La mode des médicaments aromatisés inquiète une députée

, par  Léa Vandeputte

La députée de Gironde Michèle Delaunay dénonce la vogue des médicaments aromatisés pour les enfants comme pour les adultes. Elle demande à la ministre de la Santé, Marisol Touraine, de prendre des mesures afin de limiter les risques de surconsommation de ces produits.

Efferalgan goût cappuccino, Fervex à la framboise ou Smecta à la fraise : les médicaments aromatisés prennent de plus en plus de place dans les rayons des pharmacies. Alertée par « des médecins, des pharmaciens et des familles », Michèle Delaunay a écrit le 15 août à la ministre de la Santé, Marisol Touraine, pour attirer son attention sur les risques liés à la surconsommation de ces produits vendus sans ordonnance. Dans sa lettre, la députée de la Gironde, cancérologue et ancienne ministre déléguée chargée des Personnes âgées et de l’Autonomie, rappelle qu’un « médicament n’a de valeur que par son intérêt thérapeutique et [que] le marketing ne doit pas renvoyer au goût du produit ». Elle ajoute que, « s’il peut être pertinent de donner une saveur agréable pour les enfants en bas âge pour parvenir à les traiter, il n’est en revanche pas souhaitable que des médicaments pour grands enfants et adultes deviennent un produit de consommation marketing avec un choix de goûts et de saveurs innovants à la carte ».

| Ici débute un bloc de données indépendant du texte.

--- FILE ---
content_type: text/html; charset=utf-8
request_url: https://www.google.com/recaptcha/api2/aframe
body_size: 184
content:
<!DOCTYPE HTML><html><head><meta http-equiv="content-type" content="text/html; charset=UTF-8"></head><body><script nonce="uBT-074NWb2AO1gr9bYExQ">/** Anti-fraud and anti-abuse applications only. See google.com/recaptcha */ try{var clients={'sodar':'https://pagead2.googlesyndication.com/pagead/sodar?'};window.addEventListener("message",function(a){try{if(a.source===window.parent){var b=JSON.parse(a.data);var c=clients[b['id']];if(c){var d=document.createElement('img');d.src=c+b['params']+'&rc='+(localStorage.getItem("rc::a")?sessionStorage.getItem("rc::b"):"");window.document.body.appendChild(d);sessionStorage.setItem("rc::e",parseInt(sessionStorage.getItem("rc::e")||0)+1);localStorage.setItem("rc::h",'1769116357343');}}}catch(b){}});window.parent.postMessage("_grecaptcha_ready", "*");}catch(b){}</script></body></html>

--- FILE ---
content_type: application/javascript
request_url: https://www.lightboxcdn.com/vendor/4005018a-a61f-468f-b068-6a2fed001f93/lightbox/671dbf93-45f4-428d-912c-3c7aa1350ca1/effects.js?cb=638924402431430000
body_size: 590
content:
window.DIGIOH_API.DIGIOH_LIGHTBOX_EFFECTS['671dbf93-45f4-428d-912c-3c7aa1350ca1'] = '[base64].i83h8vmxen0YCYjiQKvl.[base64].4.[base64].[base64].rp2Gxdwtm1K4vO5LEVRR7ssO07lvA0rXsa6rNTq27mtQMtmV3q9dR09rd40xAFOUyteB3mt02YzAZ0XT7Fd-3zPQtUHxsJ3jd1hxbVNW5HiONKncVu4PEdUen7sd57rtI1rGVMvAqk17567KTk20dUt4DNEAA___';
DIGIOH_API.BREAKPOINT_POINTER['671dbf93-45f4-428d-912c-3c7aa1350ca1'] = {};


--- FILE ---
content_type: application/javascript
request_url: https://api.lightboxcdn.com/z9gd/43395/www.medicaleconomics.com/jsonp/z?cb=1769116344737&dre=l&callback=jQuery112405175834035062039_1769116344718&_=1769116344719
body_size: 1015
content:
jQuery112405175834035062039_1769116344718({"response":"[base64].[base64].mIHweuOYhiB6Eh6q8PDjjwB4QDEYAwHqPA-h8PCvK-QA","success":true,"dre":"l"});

Des emballages trop attractifs

L’ancienne ministre s’inquiète en effet « pour les plus jeunes », chez qui « ce goût attrayant » pourrait entraîner « une surconsommation qui peut être dangereuse ». Elle cite notamment l’exemple du paracétamol : « Une absorption excessive risque de bloquer les capacités du foie à métaboliser un médicament associé. Un pas de plus dans la dose absorbée peut être responsable de dégâts hépatiques aigus. »
Michèle Delaunay sollicite donc Marisol Touraine pour que ces pratiques soient « encadrées et réglementées ». « Les emballages “attractifs” doivent demeurer dans des limites de grande sobriété et le strict respect de la dose doit être rappelé en même temps que la mention de l’aromatisation », précise-t-elle dans son communiqué. La députée se saisira également de cette question dans le cadre du projet de loi de financement de la Sécurité sociale (PLFSS) pour 2017, dont elle est la rapporteure.